親が育てられない子どもを保護し育てる「社会的養護」から、子どもを社会全体で育てる「社会的養育」への転換を図り、子どもの最善の利益を考えた制度の大幅な見直しが進められることになりました。
重すぎる「親の責任と役割」
日本では制度、価値観の両面で、親の責任と役割が重すぎる傾向があります。親は「自分たちだけでわが子をしつけなければ」というプレッシャーから、SOSを出せず、孤立しがちです。また、傍から見て「おかしい」「不適切では」と思われるような子どもへの対応があっても、まわりが口を出しにくくなっています。社会全体でも、まだ「しつけに体罰は必要」と考える傾向が強く、親が虐待を「しつけ」として正当化することが少なくありません。
軽んじられる「子どもの権利」
日本は、国際的に見ても「子どもの権利」の保障が遅れています。日本が国連の「子どもの権利条約」に批准したのは1994年、世界で158番目でした。その後22年経ってようやく2016年に「子どもの権利」が、日本の法律(児童福祉法)に明記されました。しかし日本では、子どもに関わる福祉や教育の現場ですら、子どもの権利を尊重しているとは言い難く、国連から度重なる勧告を受けています。
- 生きる権利
- すべての子どもの命が守られること
- 育つ権利
- もって生まれた能力を十分に伸ばして成長できるよう、医療や教育、生活への支援などを受け、友だちと遊んだりすること
- 守られる権利
- 暴力や搾取、有害な労働などから守られること
- 参加する権利
- 自由に意見を表したり、団体を作ったりできること
「親の代わり」に
子どもを育てる人たち
児童相談所が「親が育てるのは難しい」と判断した場合、子どもは親代わりとなる養育者のもとで生活します。現在は児童養護施設が主な担い手となっていますが、国は里親家庭や特別養子縁組を増やすことを目指しています。

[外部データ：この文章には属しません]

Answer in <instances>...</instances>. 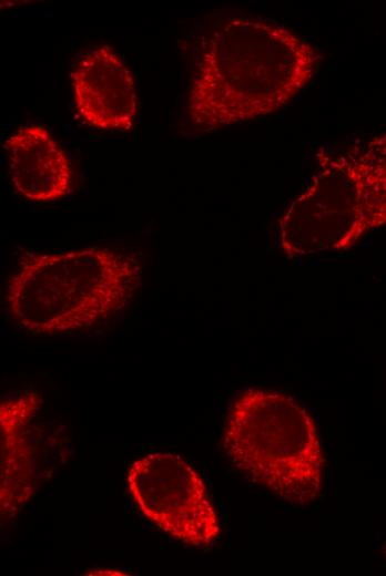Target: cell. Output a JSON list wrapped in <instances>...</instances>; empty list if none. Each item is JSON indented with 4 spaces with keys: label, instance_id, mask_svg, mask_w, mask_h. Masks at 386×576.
Returning a JSON list of instances; mask_svg holds the SVG:
<instances>
[{
    "label": "cell",
    "instance_id": "cell-1",
    "mask_svg": "<svg viewBox=\"0 0 386 576\" xmlns=\"http://www.w3.org/2000/svg\"><path fill=\"white\" fill-rule=\"evenodd\" d=\"M316 49L292 31L254 18H232L200 58L186 112L203 131L250 121L288 104L313 79Z\"/></svg>",
    "mask_w": 386,
    "mask_h": 576
},
{
    "label": "cell",
    "instance_id": "cell-2",
    "mask_svg": "<svg viewBox=\"0 0 386 576\" xmlns=\"http://www.w3.org/2000/svg\"><path fill=\"white\" fill-rule=\"evenodd\" d=\"M141 280L140 260L119 249L26 251L8 278L4 301L11 319L27 332L64 335L122 311Z\"/></svg>",
    "mask_w": 386,
    "mask_h": 576
},
{
    "label": "cell",
    "instance_id": "cell-3",
    "mask_svg": "<svg viewBox=\"0 0 386 576\" xmlns=\"http://www.w3.org/2000/svg\"><path fill=\"white\" fill-rule=\"evenodd\" d=\"M278 220V245L288 258L353 247L386 226V135L333 155Z\"/></svg>",
    "mask_w": 386,
    "mask_h": 576
},
{
    "label": "cell",
    "instance_id": "cell-4",
    "mask_svg": "<svg viewBox=\"0 0 386 576\" xmlns=\"http://www.w3.org/2000/svg\"><path fill=\"white\" fill-rule=\"evenodd\" d=\"M223 448L252 483L293 505H307L322 492L325 457L318 429L294 398L250 388L228 407Z\"/></svg>",
    "mask_w": 386,
    "mask_h": 576
},
{
    "label": "cell",
    "instance_id": "cell-5",
    "mask_svg": "<svg viewBox=\"0 0 386 576\" xmlns=\"http://www.w3.org/2000/svg\"><path fill=\"white\" fill-rule=\"evenodd\" d=\"M125 482L140 514L171 538L199 549L219 538L221 524L206 485L181 455L148 453L131 463Z\"/></svg>",
    "mask_w": 386,
    "mask_h": 576
},
{
    "label": "cell",
    "instance_id": "cell-6",
    "mask_svg": "<svg viewBox=\"0 0 386 576\" xmlns=\"http://www.w3.org/2000/svg\"><path fill=\"white\" fill-rule=\"evenodd\" d=\"M73 101L82 121L100 131H130L138 113L132 73L111 47L87 51L71 73Z\"/></svg>",
    "mask_w": 386,
    "mask_h": 576
},
{
    "label": "cell",
    "instance_id": "cell-7",
    "mask_svg": "<svg viewBox=\"0 0 386 576\" xmlns=\"http://www.w3.org/2000/svg\"><path fill=\"white\" fill-rule=\"evenodd\" d=\"M43 405L41 394L27 389L0 403V513L16 517L38 488L35 416Z\"/></svg>",
    "mask_w": 386,
    "mask_h": 576
},
{
    "label": "cell",
    "instance_id": "cell-8",
    "mask_svg": "<svg viewBox=\"0 0 386 576\" xmlns=\"http://www.w3.org/2000/svg\"><path fill=\"white\" fill-rule=\"evenodd\" d=\"M9 174L23 198L49 203L65 197L72 186L69 157L51 133L40 124L18 127L4 144Z\"/></svg>",
    "mask_w": 386,
    "mask_h": 576
}]
</instances>
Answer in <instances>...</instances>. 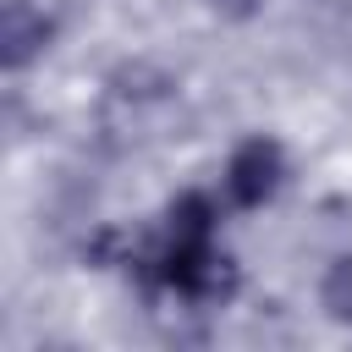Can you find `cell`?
<instances>
[{
  "label": "cell",
  "mask_w": 352,
  "mask_h": 352,
  "mask_svg": "<svg viewBox=\"0 0 352 352\" xmlns=\"http://www.w3.org/2000/svg\"><path fill=\"white\" fill-rule=\"evenodd\" d=\"M292 182V154L275 132H248L231 143L226 165H220V198L231 204V214H258L280 198V187Z\"/></svg>",
  "instance_id": "obj_1"
},
{
  "label": "cell",
  "mask_w": 352,
  "mask_h": 352,
  "mask_svg": "<svg viewBox=\"0 0 352 352\" xmlns=\"http://www.w3.org/2000/svg\"><path fill=\"white\" fill-rule=\"evenodd\" d=\"M60 38V16L44 0H6L0 6V72L22 77L33 72Z\"/></svg>",
  "instance_id": "obj_2"
},
{
  "label": "cell",
  "mask_w": 352,
  "mask_h": 352,
  "mask_svg": "<svg viewBox=\"0 0 352 352\" xmlns=\"http://www.w3.org/2000/svg\"><path fill=\"white\" fill-rule=\"evenodd\" d=\"M226 214H231V204L220 198V187H182V192L165 198V209H160L154 226L165 236H176V242H214L220 226H226Z\"/></svg>",
  "instance_id": "obj_3"
},
{
  "label": "cell",
  "mask_w": 352,
  "mask_h": 352,
  "mask_svg": "<svg viewBox=\"0 0 352 352\" xmlns=\"http://www.w3.org/2000/svg\"><path fill=\"white\" fill-rule=\"evenodd\" d=\"M314 302H319V314H324L330 324L352 330V253L324 258V270H319V280H314Z\"/></svg>",
  "instance_id": "obj_4"
},
{
  "label": "cell",
  "mask_w": 352,
  "mask_h": 352,
  "mask_svg": "<svg viewBox=\"0 0 352 352\" xmlns=\"http://www.w3.org/2000/svg\"><path fill=\"white\" fill-rule=\"evenodd\" d=\"M110 94H116V99H132V104H154V99H170L176 82H170V72L138 60V66H121V72L110 77Z\"/></svg>",
  "instance_id": "obj_5"
},
{
  "label": "cell",
  "mask_w": 352,
  "mask_h": 352,
  "mask_svg": "<svg viewBox=\"0 0 352 352\" xmlns=\"http://www.w3.org/2000/svg\"><path fill=\"white\" fill-rule=\"evenodd\" d=\"M220 22H253V16H264V6L270 0H204Z\"/></svg>",
  "instance_id": "obj_6"
}]
</instances>
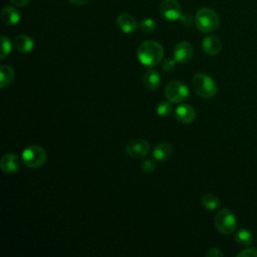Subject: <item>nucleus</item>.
I'll return each mask as SVG.
<instances>
[{
    "label": "nucleus",
    "mask_w": 257,
    "mask_h": 257,
    "mask_svg": "<svg viewBox=\"0 0 257 257\" xmlns=\"http://www.w3.org/2000/svg\"><path fill=\"white\" fill-rule=\"evenodd\" d=\"M137 56L143 65L153 67L158 65L163 59L164 48L160 43L154 40H147L139 45Z\"/></svg>",
    "instance_id": "f257e3e1"
},
{
    "label": "nucleus",
    "mask_w": 257,
    "mask_h": 257,
    "mask_svg": "<svg viewBox=\"0 0 257 257\" xmlns=\"http://www.w3.org/2000/svg\"><path fill=\"white\" fill-rule=\"evenodd\" d=\"M195 24L199 31L203 33H210L215 31L220 24L219 14L208 7L201 8L195 15Z\"/></svg>",
    "instance_id": "f03ea898"
},
{
    "label": "nucleus",
    "mask_w": 257,
    "mask_h": 257,
    "mask_svg": "<svg viewBox=\"0 0 257 257\" xmlns=\"http://www.w3.org/2000/svg\"><path fill=\"white\" fill-rule=\"evenodd\" d=\"M192 84L197 94L203 98H212L218 91L215 80L204 72L196 73L192 79Z\"/></svg>",
    "instance_id": "7ed1b4c3"
},
{
    "label": "nucleus",
    "mask_w": 257,
    "mask_h": 257,
    "mask_svg": "<svg viewBox=\"0 0 257 257\" xmlns=\"http://www.w3.org/2000/svg\"><path fill=\"white\" fill-rule=\"evenodd\" d=\"M46 151L37 145H31L22 152L21 160L27 168L36 169L43 166L46 162Z\"/></svg>",
    "instance_id": "20e7f679"
},
{
    "label": "nucleus",
    "mask_w": 257,
    "mask_h": 257,
    "mask_svg": "<svg viewBox=\"0 0 257 257\" xmlns=\"http://www.w3.org/2000/svg\"><path fill=\"white\" fill-rule=\"evenodd\" d=\"M214 225L220 233L230 235L237 229L238 222L235 215L230 210L222 209L215 215Z\"/></svg>",
    "instance_id": "39448f33"
},
{
    "label": "nucleus",
    "mask_w": 257,
    "mask_h": 257,
    "mask_svg": "<svg viewBox=\"0 0 257 257\" xmlns=\"http://www.w3.org/2000/svg\"><path fill=\"white\" fill-rule=\"evenodd\" d=\"M190 94L188 86L180 80L170 81L165 88V96L172 103L184 101Z\"/></svg>",
    "instance_id": "423d86ee"
},
{
    "label": "nucleus",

児童養護施設や里親家庭などで、子どもたちはようやく、学習の遅れや生活習慣の乱れを補い、「育ちなおし」の機会を得ます。施設職員や里親は、子どもたちに寄り添い励まし、抑え込んでいた怒りや悲しみを受け止めます。
しかし、親の虐待が心に与える影響は大きく、問題行動として表出することも多々あります。難しい対応を迫られ、職員や里親が心身ともに疲弊してしまうこともあります。